-- TEXT PROVIDED --
++++
When word of the strike reached drivers at the Nyanga terminus, a Golden Arrow bus was set alight while commuters were inside. Daily Maverick could not establish whether anyone was injured in the attack.

As the violence escalated and commuters struggled to get home, city officials and the taxi industry appeared to double down on their positions.


“In the last two hours, we have responded to a blockade of the N2 by taxi drivers, numerous vehicles being set alight and sporadic incidents of stone-throwing,” said Mayoral Committee Member for Safety and Security JP Smith on Thursday evening.

taxi strike

Commuters help push a child through a bus window after the taxi strike began in Cape Town on Thursday, 3 August 2023. (Photo: Shelley Christians)

“This includes petrol bomb attacks on four buses, three trucks and three panelvans or bakkies, as well as an ambulance. We also saw a Coca-Cola truck looted and an attack on a school.
++++
-- PROVIDED MATERIAL --
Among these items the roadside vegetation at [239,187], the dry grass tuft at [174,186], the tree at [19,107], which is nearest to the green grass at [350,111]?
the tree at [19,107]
++++
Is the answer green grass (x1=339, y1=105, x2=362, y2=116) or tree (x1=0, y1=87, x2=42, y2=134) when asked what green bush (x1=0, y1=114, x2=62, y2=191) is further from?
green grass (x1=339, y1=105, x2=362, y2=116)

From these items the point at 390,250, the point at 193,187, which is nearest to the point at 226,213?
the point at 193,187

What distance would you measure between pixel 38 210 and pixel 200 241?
++++
-- COMPLETE THE FOLLOWING --
A – In the taxi strike report, what was set alight at the Nyanga terminus while commuters were inside?
B – Please carry on with the taxi strike report from the point where it stops.
The listing plays no part in this.

-- ANSWERS FOR THE TASKS --
A – A Golden Arrow bus.

B –
“These actions speak of thuggery, criminality and contempt for the safety of all commuters and road users. These shameful and cowardly acts must be placed before the leadership of Santaco and the taxi associations involved.”

Smith said he had been asked by Mayor Geordin Hill-Lewis to ensure that the violence caused by some in the public transport sector was met with an appropriate response and to remind the taxi industry that “we will proceed with impounding 25 vehicles for every truck, bus, vehicle or facility that is burnt or vandalised”.

The mayor condemned the lawlessness associated with the strike and said the city, with the Western Cape government, was in the process of seeking an urgent interdict against the violence.

“While we respect the right to peaceful protest, violence and intimidation have no place in Cape Town. City authorities are on high alert and we will not accept the blockading of routes and violent intimidation of peaceful commuters and non-striking transport operators.”

Hill-Lewis also questioned why Police Minister Bheki Cele had attended Santaco’s meeting in Makhaza on Thursday.

taxi strike

The shadows of commuters fall on a bus as the sun begins to set in Cape Town, with thousands not knowing how they will make it home. (Photo: Shelley Christians)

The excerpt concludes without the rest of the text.